EXPERIMENTE =>
No texto sobre o setor cacaueiro brasileiro, liste os títulos de todos os itens da seção "Dados de Referência e Cenário Atual".

TRECHO FORNECIDO =>

━━━

O setor cacaueiro brasileiro vive um momento de transformação profunda.
Após décadas de recuperação dos impactos da “Vassoura de Bruxa”, o país agora acelera para se tornar autossuficiente e voltar a ser um grande exportador. O cenário é impulsionado por preços históricos na Bolsa de Nova York e pela expansão da cultura para novas fronteiras, como o Semiárido e sistemas de ILPF (Integração Lavoura-Pecuária-Floresta).
Dados de Referência e Cenário Atual
- Produção Nacional: O Brasil produz cerca de 220 mil toneladas anuais, sendo o 6º maior produtor mundial.
- Principais Estados: Bahia (maior produtor histórico) e Pará (líder em produtividade e volume recente) concentram 90% da produção.
- Preços: Em 2024, o cacau atingiu patamares recordes, superando US$ 10.000 a tonelada devido a quebras de safra na África Ocidental.
- Meta: O Plano de Expansão da Cacauicultura visa atingir 300 mil toneladas até 2030, eliminando a necessidade de importação.
Pontos Fortes para o Setor
1. Sustentabilidade: O sistema “Cabruca” na Bahia e o plantio em áreas degradadas no Pará posicionam o cacau brasileiro como um aliado contra o desmatamento.

━━━

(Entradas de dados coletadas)
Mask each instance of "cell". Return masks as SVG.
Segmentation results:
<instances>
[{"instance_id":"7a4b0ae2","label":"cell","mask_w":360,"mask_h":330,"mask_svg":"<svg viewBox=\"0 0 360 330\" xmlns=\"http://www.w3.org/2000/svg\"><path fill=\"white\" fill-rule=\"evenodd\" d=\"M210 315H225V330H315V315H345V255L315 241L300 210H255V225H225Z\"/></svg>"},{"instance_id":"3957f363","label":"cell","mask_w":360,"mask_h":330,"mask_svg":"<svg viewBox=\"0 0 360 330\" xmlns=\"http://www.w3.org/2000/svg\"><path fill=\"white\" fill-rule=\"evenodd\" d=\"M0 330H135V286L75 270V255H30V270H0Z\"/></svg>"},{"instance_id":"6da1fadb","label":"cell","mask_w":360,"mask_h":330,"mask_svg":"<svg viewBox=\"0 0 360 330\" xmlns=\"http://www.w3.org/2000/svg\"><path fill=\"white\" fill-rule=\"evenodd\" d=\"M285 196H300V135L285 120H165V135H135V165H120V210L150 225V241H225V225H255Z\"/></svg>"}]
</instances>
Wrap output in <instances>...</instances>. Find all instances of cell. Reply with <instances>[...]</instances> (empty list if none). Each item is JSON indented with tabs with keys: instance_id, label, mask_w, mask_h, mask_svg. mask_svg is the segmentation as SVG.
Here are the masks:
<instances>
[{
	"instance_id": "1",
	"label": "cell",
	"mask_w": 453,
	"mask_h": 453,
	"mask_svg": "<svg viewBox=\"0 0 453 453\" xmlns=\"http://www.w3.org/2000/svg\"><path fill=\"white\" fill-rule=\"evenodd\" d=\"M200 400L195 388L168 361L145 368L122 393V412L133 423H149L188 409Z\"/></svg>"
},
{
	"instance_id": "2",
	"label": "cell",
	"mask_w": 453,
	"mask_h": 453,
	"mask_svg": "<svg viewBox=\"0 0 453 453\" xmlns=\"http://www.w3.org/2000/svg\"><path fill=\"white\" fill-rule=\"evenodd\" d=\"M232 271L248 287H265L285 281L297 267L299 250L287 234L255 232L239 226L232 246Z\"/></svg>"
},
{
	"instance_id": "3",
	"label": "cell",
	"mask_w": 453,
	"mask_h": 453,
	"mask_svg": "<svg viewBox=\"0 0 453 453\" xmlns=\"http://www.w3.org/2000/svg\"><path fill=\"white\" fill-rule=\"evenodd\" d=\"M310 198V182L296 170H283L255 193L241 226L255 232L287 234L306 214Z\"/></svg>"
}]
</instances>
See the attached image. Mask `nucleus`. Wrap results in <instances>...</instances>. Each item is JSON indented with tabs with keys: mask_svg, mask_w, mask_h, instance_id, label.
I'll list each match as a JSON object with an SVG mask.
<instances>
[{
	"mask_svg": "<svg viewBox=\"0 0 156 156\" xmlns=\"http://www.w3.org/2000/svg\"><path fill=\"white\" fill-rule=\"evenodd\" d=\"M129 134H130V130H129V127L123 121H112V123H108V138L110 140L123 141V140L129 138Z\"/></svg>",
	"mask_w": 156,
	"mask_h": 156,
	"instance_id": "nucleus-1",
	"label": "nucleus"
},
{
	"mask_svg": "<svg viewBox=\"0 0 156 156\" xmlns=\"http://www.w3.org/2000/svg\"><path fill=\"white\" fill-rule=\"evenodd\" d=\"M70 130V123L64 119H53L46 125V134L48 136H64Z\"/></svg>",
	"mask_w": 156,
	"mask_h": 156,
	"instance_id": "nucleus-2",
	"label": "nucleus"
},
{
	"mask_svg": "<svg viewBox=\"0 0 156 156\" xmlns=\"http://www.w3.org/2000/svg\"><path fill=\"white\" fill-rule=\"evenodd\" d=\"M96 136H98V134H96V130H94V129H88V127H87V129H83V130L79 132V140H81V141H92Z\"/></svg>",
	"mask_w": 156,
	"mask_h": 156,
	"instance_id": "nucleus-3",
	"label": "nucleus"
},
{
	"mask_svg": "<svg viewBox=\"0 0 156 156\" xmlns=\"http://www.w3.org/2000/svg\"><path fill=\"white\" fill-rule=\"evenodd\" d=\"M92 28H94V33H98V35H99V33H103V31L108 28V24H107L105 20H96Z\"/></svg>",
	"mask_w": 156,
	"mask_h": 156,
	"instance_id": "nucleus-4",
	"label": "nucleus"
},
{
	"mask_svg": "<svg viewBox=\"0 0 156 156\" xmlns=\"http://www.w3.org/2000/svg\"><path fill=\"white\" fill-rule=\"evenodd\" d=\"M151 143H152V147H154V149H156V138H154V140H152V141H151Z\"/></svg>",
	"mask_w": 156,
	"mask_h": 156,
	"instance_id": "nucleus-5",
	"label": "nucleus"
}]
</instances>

━━━

TAREFA CONCLUÍDA =>
- Produção Nacional
- Principais Estados
- Preços
- Meta